### Przytoczony tekst
..........

Wysłany: Wto Wrz 30, 2014 12:03 [Freelander] Problem po wymianie głowicy silnika
Typ: wszystkie Rodzaj silnika: benzyna Pojemnosc silnika: 1.8 Rok produkcji: 1999
Mój nieszczęsny parch doprowadził mnie do ostateczności. Mechanik wymienił pękniętą głowicę na inną i oprócz tego, że przestał ubywać olej i płyn, zaczęły hałasować popychacze, zawiozłem auto na poprawkę po tygodniu jeżdżenia, bo mechanik powiedział żebym trochę pojeździł żeby popychacze się ułożyły. To oczywiście były popychacze moje, z starej głowicy, które do wymiany głowicy pracowały porządnie. Po drugiej wizycie zostało wymienione 6 popychaczy na inne używane i auto ucichło do momentu aż się nie rozgrzało porządnie bo potem zaczęło gasnąc po wciśnięciu sprzęgła i mrugać kontrolką oleju na wolnych obrotach. Dziś mechanik zadzwonił i zameldował że choćby wstawił popychacze ze złota to nie naprawi bo mam za niskie ciśnienie oleju i on się dosłuchał panewek których nie było wcześniej słychać. Pytanie jest następujące czy przez złą/zepsutą glowicę (którą mógł mi wstawić) może być za niskie ciśnienie oleju? czy jeżdżenie z klepiącymi popychaczami może spowodować uszkodzenie takie że będzie niskie ciśnienie oleju? czy mogło sie jeszcze coś stać? Mi ręce opadły bo w tej chwili jestem z nim jak Winu ze swoim byłym mechanikiem i próbuje dojść swoich praw a on mi wydziwia że auto ma przebieg i takie tam. Podpowiedzcie dobrzy ludzie co robić.
Aha czy głowica z 1,4 rovera różni się od 1,8 LR? bo podejrzewam że jest to głowica 1,4.
_________________ wcześniej PoldoRover 10 lat złego słowa nie powiem
Rover 220SDi "szedł jak pocisk"
LR Freelander 1.8 Hard top PB/LPG będę tęsknił
teraz Rover 75 2.0 V6 Charme [mruczek] zobaczymy kupiony 13 w niedzielę
LR Freelander 1.8 SCAPA Sport
MG TF 160 srebrny pocisk
SPAMU¦
Wysłany: Wto Wrz 30, 2014 12:03 Post o charakterze reklamowym. Każde Twoje kliknięcie zwiększa nasze szanse przeżycia ;)
Uszkodzona glowica moze byc przyczyna spadku cisnienia (ulozyskowanie walkow, gladzie popychaczy) Jazda ze stukajacymi popychaczami moze uszkodzic krzywki na walkach. Co do glowic to nie jestem pewien ale miedzy 1,4 a 1,8 chyba jest roznica. Jestem teraz w pracy i nie mam gdzie sprawdzic.
Głowice generalnie sa takie same jesli chodzi o komorę.

..........

### Wpisy ze zbioru danych
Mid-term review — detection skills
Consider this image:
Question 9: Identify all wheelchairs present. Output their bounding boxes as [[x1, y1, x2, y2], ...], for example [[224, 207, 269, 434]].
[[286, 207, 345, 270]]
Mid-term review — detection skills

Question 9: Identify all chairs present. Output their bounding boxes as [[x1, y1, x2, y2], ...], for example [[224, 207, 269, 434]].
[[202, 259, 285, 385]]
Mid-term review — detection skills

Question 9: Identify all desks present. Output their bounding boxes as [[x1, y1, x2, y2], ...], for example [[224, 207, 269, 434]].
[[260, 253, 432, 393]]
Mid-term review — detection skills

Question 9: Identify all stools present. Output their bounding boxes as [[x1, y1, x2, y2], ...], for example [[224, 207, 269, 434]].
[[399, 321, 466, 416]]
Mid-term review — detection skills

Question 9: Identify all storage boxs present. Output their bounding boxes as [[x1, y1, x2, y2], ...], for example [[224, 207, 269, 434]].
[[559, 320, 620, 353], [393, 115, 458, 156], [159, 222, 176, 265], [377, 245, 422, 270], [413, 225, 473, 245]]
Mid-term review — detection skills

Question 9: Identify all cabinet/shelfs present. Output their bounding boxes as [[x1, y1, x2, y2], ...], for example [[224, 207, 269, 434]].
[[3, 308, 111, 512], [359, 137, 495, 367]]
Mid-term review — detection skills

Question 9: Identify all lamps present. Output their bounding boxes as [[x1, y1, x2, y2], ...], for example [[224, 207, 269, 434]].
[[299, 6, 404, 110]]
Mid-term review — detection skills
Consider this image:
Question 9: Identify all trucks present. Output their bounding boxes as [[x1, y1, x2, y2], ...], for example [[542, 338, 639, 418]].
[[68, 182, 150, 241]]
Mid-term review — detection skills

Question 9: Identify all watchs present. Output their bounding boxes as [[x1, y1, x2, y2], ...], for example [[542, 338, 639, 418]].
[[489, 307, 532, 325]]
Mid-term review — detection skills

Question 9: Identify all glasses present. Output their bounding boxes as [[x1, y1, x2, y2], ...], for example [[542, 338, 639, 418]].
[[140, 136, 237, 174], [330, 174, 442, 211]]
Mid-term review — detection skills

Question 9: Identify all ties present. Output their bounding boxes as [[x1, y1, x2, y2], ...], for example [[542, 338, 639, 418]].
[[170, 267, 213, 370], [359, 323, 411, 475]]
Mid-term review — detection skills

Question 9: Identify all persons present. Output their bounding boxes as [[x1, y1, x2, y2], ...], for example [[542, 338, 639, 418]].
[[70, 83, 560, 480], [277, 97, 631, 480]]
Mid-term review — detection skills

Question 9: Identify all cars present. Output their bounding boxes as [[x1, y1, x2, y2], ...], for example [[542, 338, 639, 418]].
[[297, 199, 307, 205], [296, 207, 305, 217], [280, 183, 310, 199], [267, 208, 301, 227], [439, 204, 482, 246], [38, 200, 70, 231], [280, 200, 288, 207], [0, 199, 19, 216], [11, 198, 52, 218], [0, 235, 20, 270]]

..........

Odpowiedz na pytania do tekstu o wymianie głowicy silnika:
(a) Ile popychaczy wymieniono po drugiej wizycie u mechanika?
(b) Jaką pojemność, według podejrzeń autora, ma wstawiona głowica?
(c) Co według odpowiedzi w tekście może uszkodzić jazda ze stukającymi popychaczami?
Wpisy nie są potrzebne do wykonania zadania.

(a) Sześć, wymienionych na inne używane.
(b) 1,4.
(c) Krzywki na wałkach.